NFS threads getting stuck in vmem_bt_alloc() at "btalloc"? (mbuf allocation)

Thu Feb 13 02:02:16 UTC 2014

I wrote:
> I've been doing some testing using pagesize clusters (4K) for NFS
> instead of mclbytes (2K) on a single core i386.
> Sometimes I get threads stuck sleeping on "btalloc", which seems
> to happen in vmem_bt_alloc().
>
> The comment in vmem_bt_alloc() basically says:
>   out of address space or lost a fill race
> Since this is persistent, I suspect it is the first case?
>
> So, does anyone know what is going on here or what I should look
> at to try and resolve this?
>
> Btw, when I am testing, I don't see the pagesize cluster allocation
> exceed 400, so it doesn't seem to be a leak or excessive allocation.
>
> Thanks in advance for any help, rick
I originally posted this to freebsd-hackers@, but since it seems to
be related to mbuf allocation, I thought it might be better here.

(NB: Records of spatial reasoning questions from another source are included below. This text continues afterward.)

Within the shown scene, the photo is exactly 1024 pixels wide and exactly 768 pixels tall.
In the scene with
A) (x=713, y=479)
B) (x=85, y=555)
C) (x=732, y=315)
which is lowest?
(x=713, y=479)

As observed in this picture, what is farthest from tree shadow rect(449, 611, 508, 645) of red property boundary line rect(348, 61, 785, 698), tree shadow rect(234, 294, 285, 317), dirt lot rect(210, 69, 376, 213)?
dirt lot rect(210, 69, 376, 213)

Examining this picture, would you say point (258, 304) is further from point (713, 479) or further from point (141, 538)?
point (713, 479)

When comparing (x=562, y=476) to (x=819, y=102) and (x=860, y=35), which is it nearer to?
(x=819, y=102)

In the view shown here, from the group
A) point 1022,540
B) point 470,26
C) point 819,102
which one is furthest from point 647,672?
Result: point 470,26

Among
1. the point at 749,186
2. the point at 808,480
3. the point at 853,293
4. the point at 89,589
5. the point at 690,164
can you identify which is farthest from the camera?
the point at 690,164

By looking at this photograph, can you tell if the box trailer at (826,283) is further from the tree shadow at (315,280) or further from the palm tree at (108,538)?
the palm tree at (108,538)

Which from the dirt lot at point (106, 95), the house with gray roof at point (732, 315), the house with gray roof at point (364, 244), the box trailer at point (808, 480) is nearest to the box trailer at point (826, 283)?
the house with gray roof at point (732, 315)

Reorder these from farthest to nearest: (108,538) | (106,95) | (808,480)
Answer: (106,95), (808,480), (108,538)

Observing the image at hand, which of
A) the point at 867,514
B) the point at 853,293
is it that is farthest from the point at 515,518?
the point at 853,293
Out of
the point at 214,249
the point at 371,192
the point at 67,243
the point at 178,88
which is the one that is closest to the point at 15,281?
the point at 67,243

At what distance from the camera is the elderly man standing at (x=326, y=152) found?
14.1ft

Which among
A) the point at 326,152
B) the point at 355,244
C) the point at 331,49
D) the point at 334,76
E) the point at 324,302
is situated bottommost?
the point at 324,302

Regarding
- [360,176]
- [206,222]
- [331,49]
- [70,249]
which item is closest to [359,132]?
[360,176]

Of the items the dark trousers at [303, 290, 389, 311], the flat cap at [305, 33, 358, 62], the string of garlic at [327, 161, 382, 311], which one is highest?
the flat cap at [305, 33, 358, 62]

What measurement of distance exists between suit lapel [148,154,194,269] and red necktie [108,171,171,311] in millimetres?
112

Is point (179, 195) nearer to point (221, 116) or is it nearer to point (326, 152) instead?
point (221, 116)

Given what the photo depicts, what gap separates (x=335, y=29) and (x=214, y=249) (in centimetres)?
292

When I posted this, I knew nothing about uma or the current mbuf allocation
mechanisms. Now, I know a little bit and the story is getting interesting...

Currently, NFS does:
    MGET(..M_WAITOK);
    MCLGET(..M_NOWAIT);
when it wants an mbuf cluster. It was done this way long ago, because mbuf
clusters could become exhausted and this allowed NFS to limp along, using
long lists of regular mbufs for the data (NFS RPC messages).

Now, it seems that this does the following (MCLGET() is just m_clget(), which
is an inline function in sys/mbuf.h):
    MGET(..M_WAITOK)   - always returns an mbuf
    m_clget(..M_NOWAIT)
    - calls uma_alloc_arg(zone_clust, M_NOWAIT..)
    if this fails, it then
        zone_drain(zone_pack);
        calls uma_alloc_arg(zone_clust, M_NOWAIT..) again
As such, it will zone_drain(zone_pack) when cluster allocations become difficult
(including when a uma zone allocation for a boundary tag can't succeed without
 waiting). I suspect this usually fixes the problem and the second attempt
succeeds. However, even if the second attempt fails, NFS still has an mbuf and
doesn't get stuck in "btalloc".

When I was doing recent testing to see how pagesize clusters would work, I
switched to m_getjcl(..M_WAITOK..), which can get stuck in "btalloc" if an
attempt to allocate a boundary tag fails, due to lack of kernel address space.
I test on i386, but it still isn't obvious how I exhausted kernel address space?
One thing I notice is that zone_pack is set to the same limit as the mbuf zone
at 168765. However, unlike the mbuf zone, I think that many of the entries in
zone_pack will have a cluster associated with them. I am thinking that the limit
for zone_pack is on the high side, since zone_clust is limited to 26368 on my
i386 and maybe this is how kernel address space gets exhausted?

In summary, to play it safe, I think that if NFS is going to use pagesize
clusters, it needs to:
- call m_getjcl(..M_NOWAIT..);   /* call with M_NOWAIT */
- if this fails (returns NULL) then
  - call MGET(..M_WAITOK..)
  - call MCLGET(.. M_NOWAIT..)
That way, I don't think the NFS threads can get stuck sleeping on "btalloc" and
calls to zone_drain(zone_pack) will happen when allocation gets constrained.

This means that the length of the mbuf list for a read reply could be
- length (64K or whatever) / MLEN
for the worst case, since allocation of clusters isn't guaranteed.
(Garrett, I think you have to make your iovec that big if you are going to
 use a fixed size allocation instead of the current code, which malloc()s
 enough for the list.)

It seems to me that m_getcl()/m_getjcl() should do a zone_drain(zone_pack)
when an allocation fails (for M_NOWAIT), but that is just a suggestion?

What do others think of the above? rick